DIRECTIONS for the question: Read the passage and answer the question based on it.
Consider these recent headlines: “Want to be Happier? Be More Grateful,” “The Formula for Happiness: Gratitude Plays a Part,” “Teaching Gratitude, Bringing Happiness to Children,” and my personal favorite “Key to Happiness is Gratitude, and Men May be Locked Out.”
Buoyed by research findings from the field of positive psychology, the happiness industry is alive and flourishing in America. Each of these headlines includes the explicit assumption that gratitude should be part of any 12-step, 30-day, or 10-key program to develop happiness. But how does this bear on the question toward which this essay is directed? Is gratitude queen of the virtues? In modern times gratitude has become untethered from its moral moorings and collectively, we are worse off because of this. When the Roman philosopher Cicero stated that gratitude was the queen of the virtues, he most assuredly did not mean that gratitude was merely a stepping-stone toward personal happiness. Gratitude is a morally complex disposition, and reducing this virtue to a technique or strategy to improve one’s mood is to do it an injustice.

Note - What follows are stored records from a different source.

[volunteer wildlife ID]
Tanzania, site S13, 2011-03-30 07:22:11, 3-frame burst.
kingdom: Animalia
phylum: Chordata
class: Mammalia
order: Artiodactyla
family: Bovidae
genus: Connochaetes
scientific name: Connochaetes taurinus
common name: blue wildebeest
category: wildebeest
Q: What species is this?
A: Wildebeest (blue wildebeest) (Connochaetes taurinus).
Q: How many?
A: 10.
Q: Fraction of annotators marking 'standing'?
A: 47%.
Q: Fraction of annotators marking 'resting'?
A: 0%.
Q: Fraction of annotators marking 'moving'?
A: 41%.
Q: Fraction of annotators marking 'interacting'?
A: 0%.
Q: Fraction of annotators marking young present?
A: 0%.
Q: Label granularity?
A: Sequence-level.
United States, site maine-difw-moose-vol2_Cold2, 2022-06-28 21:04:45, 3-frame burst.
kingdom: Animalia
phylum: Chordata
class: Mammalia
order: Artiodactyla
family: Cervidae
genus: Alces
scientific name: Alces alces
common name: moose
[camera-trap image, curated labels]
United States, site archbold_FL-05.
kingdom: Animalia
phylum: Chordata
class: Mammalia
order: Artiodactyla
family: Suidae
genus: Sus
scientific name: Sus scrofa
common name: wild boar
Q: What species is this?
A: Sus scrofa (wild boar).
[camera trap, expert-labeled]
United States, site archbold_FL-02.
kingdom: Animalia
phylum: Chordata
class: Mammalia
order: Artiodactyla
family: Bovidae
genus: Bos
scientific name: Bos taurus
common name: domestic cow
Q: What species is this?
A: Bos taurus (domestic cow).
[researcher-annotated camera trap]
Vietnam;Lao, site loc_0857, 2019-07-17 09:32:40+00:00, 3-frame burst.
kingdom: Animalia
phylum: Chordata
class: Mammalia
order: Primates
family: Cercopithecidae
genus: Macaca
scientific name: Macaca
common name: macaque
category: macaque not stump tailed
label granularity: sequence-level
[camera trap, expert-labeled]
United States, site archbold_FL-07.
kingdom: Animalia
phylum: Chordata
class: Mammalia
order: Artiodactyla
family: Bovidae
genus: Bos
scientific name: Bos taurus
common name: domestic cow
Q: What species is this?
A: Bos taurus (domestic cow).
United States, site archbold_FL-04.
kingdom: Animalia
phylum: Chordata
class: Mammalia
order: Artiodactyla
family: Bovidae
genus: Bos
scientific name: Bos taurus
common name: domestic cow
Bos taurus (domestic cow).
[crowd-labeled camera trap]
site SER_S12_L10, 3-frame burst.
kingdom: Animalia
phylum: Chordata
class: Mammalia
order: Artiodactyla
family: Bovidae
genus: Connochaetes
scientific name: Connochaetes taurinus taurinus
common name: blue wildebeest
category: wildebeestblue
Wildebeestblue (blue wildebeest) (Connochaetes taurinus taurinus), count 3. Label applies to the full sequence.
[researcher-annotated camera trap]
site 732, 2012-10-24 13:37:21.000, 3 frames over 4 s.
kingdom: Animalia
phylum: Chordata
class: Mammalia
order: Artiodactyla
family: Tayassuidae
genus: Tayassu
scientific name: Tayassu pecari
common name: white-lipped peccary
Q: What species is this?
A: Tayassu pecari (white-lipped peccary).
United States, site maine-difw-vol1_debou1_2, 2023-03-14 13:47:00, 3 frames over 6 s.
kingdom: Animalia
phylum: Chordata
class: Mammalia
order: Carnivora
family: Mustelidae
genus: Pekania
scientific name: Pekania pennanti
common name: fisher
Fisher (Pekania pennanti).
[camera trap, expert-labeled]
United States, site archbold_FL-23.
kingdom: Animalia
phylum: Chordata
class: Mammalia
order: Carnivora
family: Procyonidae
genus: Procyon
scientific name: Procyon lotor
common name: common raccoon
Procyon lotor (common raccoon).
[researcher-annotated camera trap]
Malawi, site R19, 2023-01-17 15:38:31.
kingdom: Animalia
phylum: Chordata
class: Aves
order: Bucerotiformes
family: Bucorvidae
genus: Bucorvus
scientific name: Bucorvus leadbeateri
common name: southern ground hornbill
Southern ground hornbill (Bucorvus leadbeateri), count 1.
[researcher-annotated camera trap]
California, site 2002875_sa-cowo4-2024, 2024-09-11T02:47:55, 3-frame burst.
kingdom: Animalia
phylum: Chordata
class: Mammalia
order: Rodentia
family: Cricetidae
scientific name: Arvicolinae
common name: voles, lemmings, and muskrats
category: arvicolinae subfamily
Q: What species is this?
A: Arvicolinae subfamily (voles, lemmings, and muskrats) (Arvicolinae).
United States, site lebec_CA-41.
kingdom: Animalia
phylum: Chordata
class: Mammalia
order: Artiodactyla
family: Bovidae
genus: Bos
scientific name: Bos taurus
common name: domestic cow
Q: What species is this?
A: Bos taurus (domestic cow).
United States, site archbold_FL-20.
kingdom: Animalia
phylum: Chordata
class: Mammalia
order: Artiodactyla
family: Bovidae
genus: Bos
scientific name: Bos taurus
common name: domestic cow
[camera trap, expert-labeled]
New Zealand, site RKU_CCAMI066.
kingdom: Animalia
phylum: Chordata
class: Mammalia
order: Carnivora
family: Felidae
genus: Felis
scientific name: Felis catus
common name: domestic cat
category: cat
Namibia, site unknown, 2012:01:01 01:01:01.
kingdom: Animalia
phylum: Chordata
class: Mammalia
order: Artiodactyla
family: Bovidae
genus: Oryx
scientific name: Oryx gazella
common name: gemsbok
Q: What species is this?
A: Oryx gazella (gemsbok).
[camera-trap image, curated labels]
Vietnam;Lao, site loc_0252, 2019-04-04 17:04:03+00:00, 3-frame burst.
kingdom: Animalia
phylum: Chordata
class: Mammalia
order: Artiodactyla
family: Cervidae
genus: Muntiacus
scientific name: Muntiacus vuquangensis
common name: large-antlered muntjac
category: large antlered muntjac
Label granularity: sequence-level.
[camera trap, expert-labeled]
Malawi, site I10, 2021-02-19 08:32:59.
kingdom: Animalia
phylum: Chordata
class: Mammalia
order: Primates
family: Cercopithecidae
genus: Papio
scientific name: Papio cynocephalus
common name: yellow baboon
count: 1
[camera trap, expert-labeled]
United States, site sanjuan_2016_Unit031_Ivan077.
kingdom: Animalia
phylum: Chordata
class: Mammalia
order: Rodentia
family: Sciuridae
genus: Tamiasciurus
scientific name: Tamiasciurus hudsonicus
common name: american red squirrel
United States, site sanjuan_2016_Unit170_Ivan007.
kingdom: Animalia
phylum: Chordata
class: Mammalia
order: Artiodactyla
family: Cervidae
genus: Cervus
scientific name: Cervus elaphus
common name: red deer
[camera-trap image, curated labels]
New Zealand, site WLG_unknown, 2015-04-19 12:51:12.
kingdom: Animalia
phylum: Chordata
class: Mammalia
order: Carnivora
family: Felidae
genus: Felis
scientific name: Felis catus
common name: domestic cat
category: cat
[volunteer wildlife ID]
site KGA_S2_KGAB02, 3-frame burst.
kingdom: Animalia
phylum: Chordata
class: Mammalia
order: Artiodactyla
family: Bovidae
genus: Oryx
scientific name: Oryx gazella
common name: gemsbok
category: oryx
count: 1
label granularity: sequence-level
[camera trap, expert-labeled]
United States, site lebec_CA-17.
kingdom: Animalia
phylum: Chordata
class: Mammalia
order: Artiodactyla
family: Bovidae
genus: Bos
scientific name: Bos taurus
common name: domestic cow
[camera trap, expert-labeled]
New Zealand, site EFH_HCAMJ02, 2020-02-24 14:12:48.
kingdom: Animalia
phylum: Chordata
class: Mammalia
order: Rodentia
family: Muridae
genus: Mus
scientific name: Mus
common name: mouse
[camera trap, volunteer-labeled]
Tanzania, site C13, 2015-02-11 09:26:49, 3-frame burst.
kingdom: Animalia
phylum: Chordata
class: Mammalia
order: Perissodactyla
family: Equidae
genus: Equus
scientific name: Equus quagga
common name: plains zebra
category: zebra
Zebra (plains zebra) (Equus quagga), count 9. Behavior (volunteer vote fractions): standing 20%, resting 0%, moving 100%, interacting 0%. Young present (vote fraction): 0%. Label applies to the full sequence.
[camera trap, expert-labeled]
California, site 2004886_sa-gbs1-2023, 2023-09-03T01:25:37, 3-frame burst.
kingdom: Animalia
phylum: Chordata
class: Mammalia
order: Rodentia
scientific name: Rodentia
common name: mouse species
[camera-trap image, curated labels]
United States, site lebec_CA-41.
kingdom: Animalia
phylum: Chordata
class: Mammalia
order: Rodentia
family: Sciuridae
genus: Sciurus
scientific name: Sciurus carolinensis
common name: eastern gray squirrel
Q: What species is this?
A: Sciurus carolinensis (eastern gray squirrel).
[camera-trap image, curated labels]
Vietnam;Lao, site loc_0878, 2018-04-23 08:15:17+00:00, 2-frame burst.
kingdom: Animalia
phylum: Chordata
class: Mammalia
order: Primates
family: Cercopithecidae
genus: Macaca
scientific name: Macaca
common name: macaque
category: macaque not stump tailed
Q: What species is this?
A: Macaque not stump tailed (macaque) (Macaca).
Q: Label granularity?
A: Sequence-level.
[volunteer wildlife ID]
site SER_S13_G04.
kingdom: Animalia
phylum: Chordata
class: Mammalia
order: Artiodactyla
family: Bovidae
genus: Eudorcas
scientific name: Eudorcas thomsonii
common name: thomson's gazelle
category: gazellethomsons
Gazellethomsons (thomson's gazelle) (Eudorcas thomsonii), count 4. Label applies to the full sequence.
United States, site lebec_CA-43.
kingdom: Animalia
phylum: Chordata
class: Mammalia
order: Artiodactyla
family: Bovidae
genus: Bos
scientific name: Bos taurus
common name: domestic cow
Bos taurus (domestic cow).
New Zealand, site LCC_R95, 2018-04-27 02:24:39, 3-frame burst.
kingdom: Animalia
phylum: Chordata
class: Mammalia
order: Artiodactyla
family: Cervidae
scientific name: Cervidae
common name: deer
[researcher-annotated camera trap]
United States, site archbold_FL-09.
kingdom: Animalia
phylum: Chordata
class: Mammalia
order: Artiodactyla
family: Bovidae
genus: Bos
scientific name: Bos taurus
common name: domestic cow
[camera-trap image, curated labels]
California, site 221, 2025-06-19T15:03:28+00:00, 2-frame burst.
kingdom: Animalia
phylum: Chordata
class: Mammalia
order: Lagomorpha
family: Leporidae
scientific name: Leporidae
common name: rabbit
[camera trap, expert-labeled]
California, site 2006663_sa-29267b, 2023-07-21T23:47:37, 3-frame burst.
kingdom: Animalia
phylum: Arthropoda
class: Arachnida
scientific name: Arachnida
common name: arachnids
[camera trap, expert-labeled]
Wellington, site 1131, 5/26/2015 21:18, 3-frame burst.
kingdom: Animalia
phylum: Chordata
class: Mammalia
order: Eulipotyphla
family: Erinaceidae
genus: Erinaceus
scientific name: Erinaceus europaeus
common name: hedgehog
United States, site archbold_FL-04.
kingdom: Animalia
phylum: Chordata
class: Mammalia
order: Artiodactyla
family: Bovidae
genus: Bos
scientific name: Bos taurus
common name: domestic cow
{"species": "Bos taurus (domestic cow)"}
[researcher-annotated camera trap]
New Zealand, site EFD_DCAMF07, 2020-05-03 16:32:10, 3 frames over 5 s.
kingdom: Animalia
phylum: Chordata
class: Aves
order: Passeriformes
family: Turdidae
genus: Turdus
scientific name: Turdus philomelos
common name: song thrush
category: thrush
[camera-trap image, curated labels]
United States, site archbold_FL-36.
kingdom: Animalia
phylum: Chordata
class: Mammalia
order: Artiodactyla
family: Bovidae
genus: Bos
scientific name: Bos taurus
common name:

Even restricting gratitude to an inner feeling is insufficient. In the history of ideas, gratitude is considered an action (returning a favor) that is not only virtuous in and of itself, but valuable to society. To reciprocate is the right thing to do. “There is no duty more indispensable that that of returning a kindness” wrote Cicero in a book whose title translates “On Duties.” Cicero’s contemporary, Seneca, maintained that “He who receives a benefit with gratitude repays the first installment on his debt.” Neither believed that the emotion felt in a person returning a favor was particularly crucial. Conversely, across time, ingratitude has been treated as a serious vice, a greater vice than gratitude is a virtue. Ingratitude is the “essence of vileness,” wrote the great German philosopher Immanuel Kant while David Hume opined that ingratitude is “the most horrible and unnatural crime that a person is capable of committing.”
Gratitude does matter for happiness. As someone who for the past decade has contributed to the scientific literature on gratitude and well-being, I would certainly grant that. The tools and techniques of modern science have been brought to bear on understanding the nature of gratitude and why it is important for human flourishing more generally. From childhood to old age, accumulating evidence documents the wide array of psychological, physical, and relational benefits associated with gratitude. Yet I have come to the realization that by taking a “gratitude lite” approach we have cheapened gratitude. Gratitude is important not only because it helps people feel good, but also because it inspires them to do good. Gratitude heals, energizes, and transforms lives in a myriad of ways consistent with the notion that virtue is both its own reward and produces other rewards.
To give a flavor of these research findings, dispositional gratitude has been found to be positively associated qualities such as empathy, forgiveness, and the willingness to help others. For example, people who rated themselves as having a grateful disposition perceived themselves as having more prosocial characteristics, expressed by their empathetic behavior, and emotional support for friends within the last month. When people report feeling grateful, thankful, and appreciative in studies of daily experience, they also feel more loving, forgiving, joyful, and enthusiastic. Notably, the family, friends, partners and others that surround them consistently report that people who practice gratitude are viewed as more helpful, more outgoing, more optimistic, and more trustworthy. On a larger level, gratitude is the adhesive that binds members of society together. Gratitude is the “moral memory of mankind” wrote noted sociologist Georg Simmel.
Q. As per the context of the passage, identify the correct statements:
I. According to the author, the happiness industry has over-used the concept of gratitude for its own benefit.
II. According to Cicero, gratitude induces a feeling of debt in the benefactor.
III. The rewards obtained from gratitude cannot be limited to one sphere of human life.